Beyond Quadrupoles: Mapping GW190412's Kick Direction with Higher-Order Gravitational Wave Modes

Gravitational waves from generic binary black hole mergers produce a net emission of linear momentum, resulting in a kick or recoil of the final remnant black hole, whose magnitude depends on the progenitor's mass ratio and spins. However, characterising the recoil direction requires measuring both the binary's inclination angle and azimuth. While the former is routinely reported in gravitational wave observations, the latter has been to date overlooked. Here, we show how the presence of non-quadrupole radiation multipoles enables us to constrain this azimuth, thus allowing us to fully constrain the remnant's kick direction.

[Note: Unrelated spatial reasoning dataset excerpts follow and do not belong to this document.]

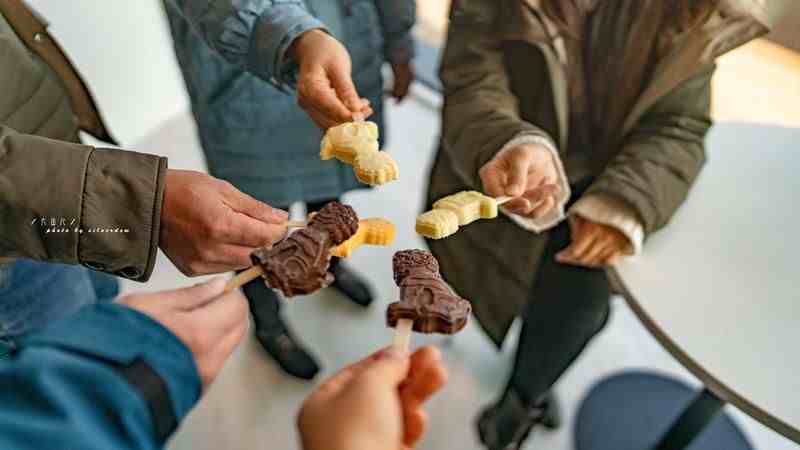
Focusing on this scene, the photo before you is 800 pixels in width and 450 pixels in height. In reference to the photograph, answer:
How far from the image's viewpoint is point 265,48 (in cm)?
56

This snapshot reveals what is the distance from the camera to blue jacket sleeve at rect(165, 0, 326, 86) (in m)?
0.55

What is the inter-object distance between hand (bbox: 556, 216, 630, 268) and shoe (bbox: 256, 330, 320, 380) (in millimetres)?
545

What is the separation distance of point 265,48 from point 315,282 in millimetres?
254

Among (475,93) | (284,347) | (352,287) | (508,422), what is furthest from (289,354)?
(475,93)

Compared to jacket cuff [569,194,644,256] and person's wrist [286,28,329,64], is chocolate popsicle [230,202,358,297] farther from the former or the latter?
jacket cuff [569,194,644,256]

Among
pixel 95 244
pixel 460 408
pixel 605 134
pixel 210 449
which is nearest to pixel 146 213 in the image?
pixel 95 244

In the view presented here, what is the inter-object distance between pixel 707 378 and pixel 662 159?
26cm

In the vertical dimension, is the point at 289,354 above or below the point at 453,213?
below

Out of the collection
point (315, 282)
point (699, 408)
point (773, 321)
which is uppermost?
point (315, 282)

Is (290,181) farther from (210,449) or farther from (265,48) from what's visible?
(210,449)

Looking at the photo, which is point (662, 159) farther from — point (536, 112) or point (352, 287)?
point (352, 287)

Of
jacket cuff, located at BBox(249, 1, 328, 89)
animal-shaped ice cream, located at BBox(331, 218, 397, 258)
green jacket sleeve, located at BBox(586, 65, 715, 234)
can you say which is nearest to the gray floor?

We apply our methodology to the mass-asymmetric binary black hole merger signal GW190412, analysing it with the cutting-edge waveform model NRSur7dq4. We constrain the kick angles at a reference time of -100M before the merger with a 68\% credible level: $\theta_{KL}^{-100M} = 28^\circ [+23^\circ, -11^\circ]$, signifying an upward kick; $\theta_{KN} = 37^\circ [+15^\circ, -12^\circ]$ concerning the line-of-sight; and $\phi_{KN}^{-100M} = 46^\circ [+32^\circ, -41^\circ]$ with projection onto the former. However, the kick magnitude is barely informative with marginal support for values $\lesssim 50 \, \text{km/s}$. We conclude by briefly discussing the potential application of this type of measurement for multi-messenger observations of black-hole mergers occurring in gas-rich environments.